Positive Employment Report and Your Own Future

Today’s employment report was encouraging and yet, discussion after discussion continues to reveal the problem of matching up skill sets and the right fit with currently open positions. This problem is amplified by technology, the economics of downsizing (particularly human resources and the use of professional external recruiters), and an overall shift of the burden being on the job seeker, not the organization looking to fill a position.

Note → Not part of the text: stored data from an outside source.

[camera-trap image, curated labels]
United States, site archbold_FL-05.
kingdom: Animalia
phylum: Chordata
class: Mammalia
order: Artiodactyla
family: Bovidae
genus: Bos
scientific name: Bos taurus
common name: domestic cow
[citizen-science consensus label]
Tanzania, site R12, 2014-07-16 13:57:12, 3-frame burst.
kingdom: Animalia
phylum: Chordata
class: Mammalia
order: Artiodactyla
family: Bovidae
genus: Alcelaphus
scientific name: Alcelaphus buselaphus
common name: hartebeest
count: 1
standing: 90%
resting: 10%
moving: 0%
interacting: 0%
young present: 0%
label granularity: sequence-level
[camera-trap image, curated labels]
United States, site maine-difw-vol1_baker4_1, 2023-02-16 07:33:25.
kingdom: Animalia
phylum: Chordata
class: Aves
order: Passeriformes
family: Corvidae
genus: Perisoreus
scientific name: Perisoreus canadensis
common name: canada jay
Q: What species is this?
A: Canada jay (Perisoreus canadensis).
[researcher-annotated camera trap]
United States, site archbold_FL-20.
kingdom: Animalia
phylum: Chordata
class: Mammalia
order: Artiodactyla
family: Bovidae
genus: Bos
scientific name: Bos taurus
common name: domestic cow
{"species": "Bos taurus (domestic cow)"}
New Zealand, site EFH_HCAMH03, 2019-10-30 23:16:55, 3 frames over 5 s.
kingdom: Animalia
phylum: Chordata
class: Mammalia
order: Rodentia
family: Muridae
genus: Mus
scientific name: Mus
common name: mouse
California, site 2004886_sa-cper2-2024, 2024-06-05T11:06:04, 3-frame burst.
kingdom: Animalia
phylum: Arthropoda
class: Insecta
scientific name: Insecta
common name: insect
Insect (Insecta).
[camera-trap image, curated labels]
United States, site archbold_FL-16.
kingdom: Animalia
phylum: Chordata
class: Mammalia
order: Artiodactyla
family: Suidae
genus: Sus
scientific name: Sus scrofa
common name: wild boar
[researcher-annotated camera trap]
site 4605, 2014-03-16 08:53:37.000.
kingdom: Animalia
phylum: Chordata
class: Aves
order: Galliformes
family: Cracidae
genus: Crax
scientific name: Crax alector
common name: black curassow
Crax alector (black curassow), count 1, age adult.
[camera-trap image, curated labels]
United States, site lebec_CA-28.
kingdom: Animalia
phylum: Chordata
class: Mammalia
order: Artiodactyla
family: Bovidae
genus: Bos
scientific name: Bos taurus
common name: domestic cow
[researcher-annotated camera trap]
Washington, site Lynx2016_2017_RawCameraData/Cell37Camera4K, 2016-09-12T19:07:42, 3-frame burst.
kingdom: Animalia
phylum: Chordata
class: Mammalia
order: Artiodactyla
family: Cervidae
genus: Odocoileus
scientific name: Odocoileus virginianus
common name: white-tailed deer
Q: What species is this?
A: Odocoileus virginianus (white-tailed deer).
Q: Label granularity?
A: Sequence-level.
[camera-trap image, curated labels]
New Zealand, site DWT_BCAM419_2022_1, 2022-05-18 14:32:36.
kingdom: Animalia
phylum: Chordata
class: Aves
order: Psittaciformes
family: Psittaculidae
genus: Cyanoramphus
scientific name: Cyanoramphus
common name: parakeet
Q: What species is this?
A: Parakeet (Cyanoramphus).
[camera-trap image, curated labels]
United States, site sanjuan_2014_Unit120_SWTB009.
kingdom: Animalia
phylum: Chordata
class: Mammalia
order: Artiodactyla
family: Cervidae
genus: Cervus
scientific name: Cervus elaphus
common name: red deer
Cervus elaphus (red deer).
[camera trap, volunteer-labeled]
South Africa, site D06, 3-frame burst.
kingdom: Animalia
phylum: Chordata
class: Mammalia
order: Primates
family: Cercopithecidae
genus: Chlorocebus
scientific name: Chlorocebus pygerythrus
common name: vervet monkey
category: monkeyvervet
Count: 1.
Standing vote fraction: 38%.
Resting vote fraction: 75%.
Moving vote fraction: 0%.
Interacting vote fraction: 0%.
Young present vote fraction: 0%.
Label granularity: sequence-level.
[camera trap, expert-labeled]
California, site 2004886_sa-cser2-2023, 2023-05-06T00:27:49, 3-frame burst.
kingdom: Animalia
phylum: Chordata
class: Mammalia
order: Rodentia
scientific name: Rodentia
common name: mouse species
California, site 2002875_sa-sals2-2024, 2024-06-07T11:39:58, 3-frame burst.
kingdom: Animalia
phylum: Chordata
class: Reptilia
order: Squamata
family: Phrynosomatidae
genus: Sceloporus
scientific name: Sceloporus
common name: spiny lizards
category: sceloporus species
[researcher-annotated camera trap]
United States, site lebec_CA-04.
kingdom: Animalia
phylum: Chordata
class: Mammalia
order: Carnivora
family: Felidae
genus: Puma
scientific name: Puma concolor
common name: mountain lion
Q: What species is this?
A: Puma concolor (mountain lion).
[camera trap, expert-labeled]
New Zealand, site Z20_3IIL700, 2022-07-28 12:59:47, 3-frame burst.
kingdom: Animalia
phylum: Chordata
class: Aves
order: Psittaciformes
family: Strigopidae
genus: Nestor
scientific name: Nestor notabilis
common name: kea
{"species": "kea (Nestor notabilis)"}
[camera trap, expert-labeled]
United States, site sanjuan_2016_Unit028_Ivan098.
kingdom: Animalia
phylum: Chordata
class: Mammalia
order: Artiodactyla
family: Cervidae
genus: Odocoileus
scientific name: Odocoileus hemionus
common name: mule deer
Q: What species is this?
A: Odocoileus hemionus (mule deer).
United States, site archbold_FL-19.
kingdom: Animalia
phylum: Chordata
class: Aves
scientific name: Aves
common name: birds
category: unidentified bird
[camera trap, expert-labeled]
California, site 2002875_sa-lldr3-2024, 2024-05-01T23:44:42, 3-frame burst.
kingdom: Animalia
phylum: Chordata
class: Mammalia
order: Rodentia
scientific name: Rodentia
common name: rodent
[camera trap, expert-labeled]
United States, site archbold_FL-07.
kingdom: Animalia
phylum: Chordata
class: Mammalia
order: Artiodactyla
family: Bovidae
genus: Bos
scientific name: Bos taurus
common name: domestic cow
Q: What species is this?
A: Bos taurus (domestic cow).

It is well documented that technology has fomented the flood of applicant mismatches and in some cases, the ease of applying simply to fulfill the “searching for a job” expectation of unemployment benefits. This of course creates an insufferable morass of material for those responsible of recruiting to sift through on a first pass. There is also the ridiculous advice where applicants wind up “keyword dumping” in their resumes to make sure they show up in a search. Obviously, some keywords are relevant. But a system that filters applicants using a machine and algorithms is inherently flawed. The next problem is one we are all are aware of: the reduction of human resources and particularly, professional recruiters were actually skilled in matching applicants with an organization’s needs. This leaves today’s job seeker in the throes of what Peter Drucker warned of decades ago, namely, that there is virtually no organizational support that can be counted on in terms of a career path. More than ever before, it is up to the individual to take charge of their own future.

As I have discussed this dilemma with many people for all different backgrounds, some of the most profound observations regarding what is required of today’s job seekers have come from those who have enjoyed the benefits of the golden age of the industrial era. In other words, many retirees now in their sixties and seventies, not burdened with the daily grind have time to read, discuss and reflect on the contrast of todays job market with what they experienced in the past. They see the contrast (and struggle among many) between the present and the past and see very clearly that the dynamics of today’s employee are radically and essentially different from everything they experienced in the last forty years. Here are three suggestions to ponder on this topic. I have found them to be recurring themes (but certainly not limited to) what is required of today’s job seeker and those who will advance in their careers: accept uncertainty, continuously improve your own flexibility, and, be prepared to take an aggressive, assertive role in your own future.